**Given task 1:**
In the literature review below, what accuracy does QArabPro obtain, and on how many questions?

**Article:**
[START]
We now review some of the methods and datasets used in the literature and compare them in table 1. Most of the datasets listed are of very limited size and do not include accompanying text segments so as to enable reading comprehension. Furthermore, all datasets with size bigger than 1000 questions are synthetically generated. Approaches have tackled specific types of questions and are heavily dependent on their nature focusing more on document retreival. In Azmi and Alshenaifi (2016), they attempt to answer ”why” questions using classic IR methods and rhetorical structure theory, and their methods are evaluated on a set of 100 questions. On the other hand, DefArabicQA Trigui et al. (2010) focuses on definition question and uses an answer ranking module based on word frequency. QArabPro Akour et al. (2011) employs a rule-based question answering system and obtains an 84% accuracy on 335 questions based on Wikipedia. The SemEval task 3 in 2015, 2016, and 2017 Nakov et al. (2017) tackled community question answering. It included a task in Arabic with each data point consisting of a paragraph, a question, and multiple answers, and the goal was to rank them in order of relevance. One of the strategies used to solve the 2015 edition was to train an SVM ranker by embedding the questions and answers using Word2vec Belinkov et al. (2015). The type of data used is not constructive for training answer extraction systems but can be helpful for recognizing relevance.

QA Datasets. As previously mentioned, the driver behind progress in QA has been the release of large datasets in addition to advances in deep learning and language representation models Devlin et al. (2018). The most popular benchmark for reading comprehension has been the Stanford Question Answering Dataset Rajpurkar et al. (2016). Other notable datasets include: WikiQA Yang et al. (2015), a sentence selection task using Wikipedia passages, and TriviaQA Joshi et al. (2017), a dataset of trivia questions with provided evidence.

**Reading comprehension and QA. **Recently, machine reading comprehension has made significant progress using recurrent models and attention mechanisms to capture long term interactions Seo et al. (2016), and this has prompted its use as part of open-domain QA. On the other hand, given that recurrent networks are slow in training and inference, QANet Yu et al. (2018) proposes an approach based only on convolutions and self-attention that is able to achieve very competitive results on SQuAD while being 10x faster than recurrent based approaches such as Bidirectional Attention Flow (BiDAF) Seo et al. (2016). For open-domain QA, Chen et al. (2017) investigates the use of Wikipedia as a knowledge source and implements a two component system based on a TF-IDF retriever and a RNN reader achieving a 29.8% exact- match accuracy on open-SQuAD. Other approaches have attempted to build more sophisticated retrievers by formulating it as a reinforcement learning problem Wang et al. (2018b, a), or as a supervised learning problem using distant supervision for data Das et al. (2018); Lin et al. (2018).

In the following sections we will first describe the datasets collected, and then our proposed method for Arabic open-domain question answering.
[END]
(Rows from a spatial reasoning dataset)
[START]
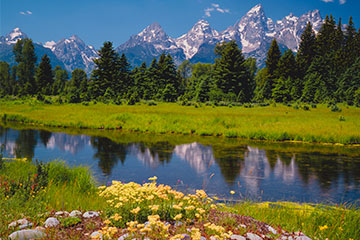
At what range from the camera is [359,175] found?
14117 millimetres

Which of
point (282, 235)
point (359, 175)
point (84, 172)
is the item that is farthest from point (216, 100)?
point (282, 235)

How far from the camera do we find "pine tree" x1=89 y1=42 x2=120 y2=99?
73.6 m

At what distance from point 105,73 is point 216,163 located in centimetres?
6388

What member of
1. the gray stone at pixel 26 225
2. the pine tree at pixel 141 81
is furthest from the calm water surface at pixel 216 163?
the pine tree at pixel 141 81

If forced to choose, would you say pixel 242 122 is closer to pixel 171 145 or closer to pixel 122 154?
pixel 171 145

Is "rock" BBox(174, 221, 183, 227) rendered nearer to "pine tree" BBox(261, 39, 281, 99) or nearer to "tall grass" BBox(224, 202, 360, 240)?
"tall grass" BBox(224, 202, 360, 240)

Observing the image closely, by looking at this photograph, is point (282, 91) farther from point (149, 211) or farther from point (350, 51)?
point (149, 211)

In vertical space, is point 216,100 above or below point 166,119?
above

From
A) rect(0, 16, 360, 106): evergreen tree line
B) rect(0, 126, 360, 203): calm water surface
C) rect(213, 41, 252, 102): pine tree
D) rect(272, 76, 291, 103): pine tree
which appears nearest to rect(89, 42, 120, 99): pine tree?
rect(0, 16, 360, 106): evergreen tree line

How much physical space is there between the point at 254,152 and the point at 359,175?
21.2 ft

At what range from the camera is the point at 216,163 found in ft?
53.4

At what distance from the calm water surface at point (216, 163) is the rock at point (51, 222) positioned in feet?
13.5

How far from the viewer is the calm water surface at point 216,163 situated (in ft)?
38.5

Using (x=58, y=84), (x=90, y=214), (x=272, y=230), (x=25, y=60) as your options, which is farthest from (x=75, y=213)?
(x=58, y=84)
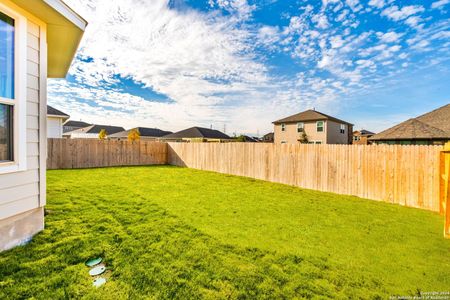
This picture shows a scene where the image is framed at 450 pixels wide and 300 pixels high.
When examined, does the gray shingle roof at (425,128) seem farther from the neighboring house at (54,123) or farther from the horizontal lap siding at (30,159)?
the neighboring house at (54,123)

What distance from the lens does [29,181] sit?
284 cm

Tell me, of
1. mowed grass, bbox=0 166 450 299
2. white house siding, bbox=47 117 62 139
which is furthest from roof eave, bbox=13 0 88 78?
white house siding, bbox=47 117 62 139

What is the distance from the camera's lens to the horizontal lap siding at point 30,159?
262cm

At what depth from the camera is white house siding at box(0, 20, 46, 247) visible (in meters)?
2.59

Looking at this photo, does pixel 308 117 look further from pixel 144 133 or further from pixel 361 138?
pixel 144 133

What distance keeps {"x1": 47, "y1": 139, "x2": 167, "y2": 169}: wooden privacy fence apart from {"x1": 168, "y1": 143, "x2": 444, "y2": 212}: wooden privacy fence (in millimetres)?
6857

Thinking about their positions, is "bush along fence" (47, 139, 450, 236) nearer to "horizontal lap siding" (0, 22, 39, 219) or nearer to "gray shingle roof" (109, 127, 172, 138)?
"horizontal lap siding" (0, 22, 39, 219)

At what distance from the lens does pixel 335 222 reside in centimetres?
435

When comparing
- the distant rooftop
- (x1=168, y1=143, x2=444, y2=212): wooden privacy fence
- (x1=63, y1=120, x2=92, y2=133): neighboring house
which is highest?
(x1=63, y1=120, x2=92, y2=133): neighboring house

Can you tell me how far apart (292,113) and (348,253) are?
2556 cm

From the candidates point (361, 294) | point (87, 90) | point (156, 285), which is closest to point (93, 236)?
point (156, 285)

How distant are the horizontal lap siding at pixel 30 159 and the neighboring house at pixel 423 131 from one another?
19.9 meters

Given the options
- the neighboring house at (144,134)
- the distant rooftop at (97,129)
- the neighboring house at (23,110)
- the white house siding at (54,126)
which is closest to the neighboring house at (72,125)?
the distant rooftop at (97,129)

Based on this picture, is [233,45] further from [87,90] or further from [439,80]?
[439,80]
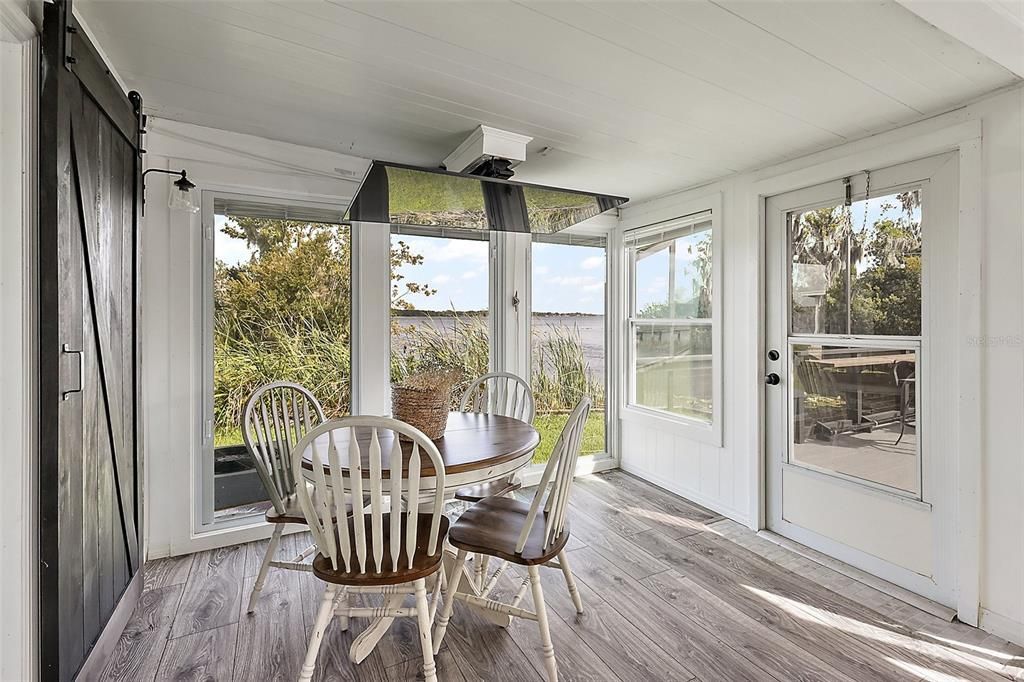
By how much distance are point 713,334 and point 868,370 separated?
3.14ft

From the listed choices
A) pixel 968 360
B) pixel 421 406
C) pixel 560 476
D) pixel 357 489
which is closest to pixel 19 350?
pixel 357 489

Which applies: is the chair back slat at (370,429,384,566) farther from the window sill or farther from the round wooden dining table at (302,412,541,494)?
the window sill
[END]
**Given task 2:**
List every line of the records above that includes the string "meters".

**Finished answer 1:**
An 84% accuracy on 335 questions based on Wikipedia.

**Finished answer 2:**
At what depth from the camera is white house siding at box(0, 20, 46, 247) visible (in meters)?
19.9 meters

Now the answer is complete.